DESCRIPTION (provided by applicant): The voltage-dependent anion channel (VDAC) mediates trafficking of small molecules and ions across the eukaryotic outer mitochondrial membrane. There are three isoforms that have distinct reported interactions with small molecules and proteins. These include pro- and anti-apoptotic members of the Bcl-2 family, and the different isoforms of VDAC have been implied to play roles in apoptosis, such as formation or inhibition of the mitochondrial exit channel. Recently, we obtained NMR assignments and determined the solution structure of human VDAC-1 in detergent micelles (Hiller et al., 2008). VDAC has been known for thirty years and numerous reports of interactions and functional aspects have been reported. With the recent NMR characterization of VDAC-1 we are now in a position to validate these reports and elucidate the function of the channel. The goal of the proposed research is to study the structure, interactions and function of VDAC isoforms. We will pursue the following specific aims: 1. Compare structure and interactions of VDAC-1 in LDAO micelles and phospholipids nanodiscs to assess differences between micelle and bilayer environments. 2. Determine the structure of VDAC-2, which contains an N-terminal extension and has reported functions distinct from VDAC-1. 3. Determine the membrane/micelle-bound structures of Bcl-2 type proteins and study VDAC complexes. 4. Characterize complexes of VDAC with the porin PorB from pathogenic bacteria. PUBLIC HEALTH RELEVANCE: We will study the solution structure of the human voltage-dependent anion channel (VDAC) in the membrane mimicking phospholipids nanodiscs and compare it with our recent structure obtained in LDAO micelles. We will also determine the structure of the VDAC-2 isoform, which has been shown to stabilize an inactive form of the Bak protein and may play a crucial role in controlling the onset of apoptosis. We also will investigate interactions of VDAC with Bcl-2-type proteins, bacterial pathogens and small molecules.

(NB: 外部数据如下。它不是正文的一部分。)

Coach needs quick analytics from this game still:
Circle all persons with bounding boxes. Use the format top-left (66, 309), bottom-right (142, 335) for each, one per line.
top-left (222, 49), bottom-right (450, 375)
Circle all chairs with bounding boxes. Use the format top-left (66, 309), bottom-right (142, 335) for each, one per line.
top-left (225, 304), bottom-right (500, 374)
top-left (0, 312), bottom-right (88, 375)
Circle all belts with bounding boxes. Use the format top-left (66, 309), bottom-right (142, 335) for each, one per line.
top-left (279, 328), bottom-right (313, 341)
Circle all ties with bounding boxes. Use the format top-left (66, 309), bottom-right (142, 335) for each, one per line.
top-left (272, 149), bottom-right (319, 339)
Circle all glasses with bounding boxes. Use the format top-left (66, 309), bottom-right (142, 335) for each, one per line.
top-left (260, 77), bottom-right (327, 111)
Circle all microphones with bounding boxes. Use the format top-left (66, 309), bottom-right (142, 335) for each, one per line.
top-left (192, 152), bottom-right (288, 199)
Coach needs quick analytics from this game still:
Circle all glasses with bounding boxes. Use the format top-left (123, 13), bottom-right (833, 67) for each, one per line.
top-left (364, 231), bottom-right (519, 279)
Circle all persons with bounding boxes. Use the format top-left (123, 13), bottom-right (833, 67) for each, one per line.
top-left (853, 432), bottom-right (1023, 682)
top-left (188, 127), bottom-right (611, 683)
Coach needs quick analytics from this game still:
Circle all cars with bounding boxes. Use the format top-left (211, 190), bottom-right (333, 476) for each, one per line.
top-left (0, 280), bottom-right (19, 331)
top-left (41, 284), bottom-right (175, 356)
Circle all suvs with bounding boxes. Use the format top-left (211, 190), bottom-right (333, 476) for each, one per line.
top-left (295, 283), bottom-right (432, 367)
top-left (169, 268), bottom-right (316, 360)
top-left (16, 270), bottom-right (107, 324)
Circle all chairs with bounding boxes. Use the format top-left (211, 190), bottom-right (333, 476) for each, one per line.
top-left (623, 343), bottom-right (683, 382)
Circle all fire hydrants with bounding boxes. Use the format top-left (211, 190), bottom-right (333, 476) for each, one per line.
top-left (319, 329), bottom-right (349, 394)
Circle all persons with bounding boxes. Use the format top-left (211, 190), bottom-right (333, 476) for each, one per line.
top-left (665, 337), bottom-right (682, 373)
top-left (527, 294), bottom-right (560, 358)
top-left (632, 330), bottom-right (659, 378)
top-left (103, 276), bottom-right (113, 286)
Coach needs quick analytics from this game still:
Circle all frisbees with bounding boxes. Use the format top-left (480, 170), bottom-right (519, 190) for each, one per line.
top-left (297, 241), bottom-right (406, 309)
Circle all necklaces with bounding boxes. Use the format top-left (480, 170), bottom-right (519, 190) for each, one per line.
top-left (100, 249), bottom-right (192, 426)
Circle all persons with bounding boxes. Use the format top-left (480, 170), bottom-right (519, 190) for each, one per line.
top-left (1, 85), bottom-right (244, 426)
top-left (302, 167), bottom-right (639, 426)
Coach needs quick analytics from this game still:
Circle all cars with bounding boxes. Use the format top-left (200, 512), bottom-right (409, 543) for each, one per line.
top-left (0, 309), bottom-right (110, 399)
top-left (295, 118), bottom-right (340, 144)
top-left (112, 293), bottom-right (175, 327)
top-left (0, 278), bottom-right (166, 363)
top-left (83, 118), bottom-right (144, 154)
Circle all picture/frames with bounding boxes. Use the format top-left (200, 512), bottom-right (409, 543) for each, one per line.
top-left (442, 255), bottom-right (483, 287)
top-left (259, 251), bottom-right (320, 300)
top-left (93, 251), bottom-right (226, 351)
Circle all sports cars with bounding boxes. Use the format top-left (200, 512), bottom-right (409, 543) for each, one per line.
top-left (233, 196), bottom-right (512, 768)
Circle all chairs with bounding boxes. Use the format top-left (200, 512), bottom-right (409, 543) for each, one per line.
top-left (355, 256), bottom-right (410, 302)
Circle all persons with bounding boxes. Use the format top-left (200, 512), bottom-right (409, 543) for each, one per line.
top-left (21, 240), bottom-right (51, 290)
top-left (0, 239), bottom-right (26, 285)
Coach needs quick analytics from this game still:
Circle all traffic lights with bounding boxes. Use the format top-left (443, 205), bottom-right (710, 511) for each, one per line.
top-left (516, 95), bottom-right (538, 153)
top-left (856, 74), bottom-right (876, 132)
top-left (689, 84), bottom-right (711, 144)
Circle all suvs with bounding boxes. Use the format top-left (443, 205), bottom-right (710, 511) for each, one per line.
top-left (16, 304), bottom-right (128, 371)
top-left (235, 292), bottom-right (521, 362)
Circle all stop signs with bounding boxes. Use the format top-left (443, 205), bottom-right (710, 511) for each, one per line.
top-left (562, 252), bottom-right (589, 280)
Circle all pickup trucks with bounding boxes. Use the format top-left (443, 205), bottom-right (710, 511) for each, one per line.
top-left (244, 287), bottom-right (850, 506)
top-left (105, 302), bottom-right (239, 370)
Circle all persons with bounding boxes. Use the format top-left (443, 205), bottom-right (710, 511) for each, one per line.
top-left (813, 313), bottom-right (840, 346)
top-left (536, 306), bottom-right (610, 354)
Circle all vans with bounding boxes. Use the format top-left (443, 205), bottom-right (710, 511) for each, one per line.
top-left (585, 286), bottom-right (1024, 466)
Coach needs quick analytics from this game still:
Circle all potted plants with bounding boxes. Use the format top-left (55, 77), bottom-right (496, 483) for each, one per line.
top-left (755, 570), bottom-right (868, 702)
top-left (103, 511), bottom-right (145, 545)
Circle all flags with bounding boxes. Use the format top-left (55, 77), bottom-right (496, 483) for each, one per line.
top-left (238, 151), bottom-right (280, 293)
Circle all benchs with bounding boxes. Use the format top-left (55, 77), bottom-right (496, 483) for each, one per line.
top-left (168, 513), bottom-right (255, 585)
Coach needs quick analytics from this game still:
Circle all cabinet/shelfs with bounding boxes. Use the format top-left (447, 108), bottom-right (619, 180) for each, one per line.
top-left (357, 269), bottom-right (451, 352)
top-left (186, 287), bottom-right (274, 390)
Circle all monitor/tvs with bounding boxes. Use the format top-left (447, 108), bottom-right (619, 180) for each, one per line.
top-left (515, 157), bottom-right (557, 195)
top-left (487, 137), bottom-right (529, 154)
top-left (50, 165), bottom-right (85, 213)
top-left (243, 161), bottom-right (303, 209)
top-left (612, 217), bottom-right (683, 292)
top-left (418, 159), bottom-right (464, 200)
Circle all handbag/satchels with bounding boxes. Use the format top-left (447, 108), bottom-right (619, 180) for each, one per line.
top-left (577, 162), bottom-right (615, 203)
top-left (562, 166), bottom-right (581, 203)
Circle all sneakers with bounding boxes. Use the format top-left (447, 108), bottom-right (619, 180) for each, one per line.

描述（由申请人提供）：电压依赖性阴离子通道（VDAC）介导小分子和离子穿过真核细胞线粒体外膜的运输。有三种亚型与小分子和蛋白质具有不同的相互作用。这些包括Bcl-2家族的促凋亡和抗凋亡成员，并且VDAC的不同同种型已经暗示在凋亡中发挥作用，例如线粒体出口通道的形成或抑制。最近，我们获得了NMR分配并确定了人VDAC-1在洗涤剂胶束中的溶液结构（Hiller等人，2008年）。VDAC已被称为三十年，并且已经报道了许多关于相互作用和功能方面的报告。随着最近VDAC-1的NMR表征，我们现在能够验证这些报告并阐明通道的功能。 该研究的目的是研究VDAC异构体的结构、相互作用和功能。我们将努力实现以下具体目标：1.比较VDAC-1在LDAO胶束和磷脂纳米盘中的结构和相互作用，以评估胶束和双层环境之间的差异。2.确定VDAC-2的结构，其包含N-末端延伸，并且具有不同于VDAC-1的报告功能。3.确定Bcl-2型蛋白的膜/胶束结合结构并研究VDAC复合物。4.表征VDAC与来自病原菌的孔蛋白PorB的复合物。 公共卫生相关性：我们将研究人类电压依赖性阴离子通道（VDAC）在膜模拟磷脂纳米盘的溶液结构，并将其与我们最近在LDAO胶束中获得的结构进行比较。我们还将确定VDAC-2亚型的结构，该亚型已被证明可以稳定巴克蛋白的非活性形式，并可能在控制细胞凋亡的发生中起关键作用。我们还将研究VDAC与Bcl-2型蛋白、细菌病原体和小分子的相互作用。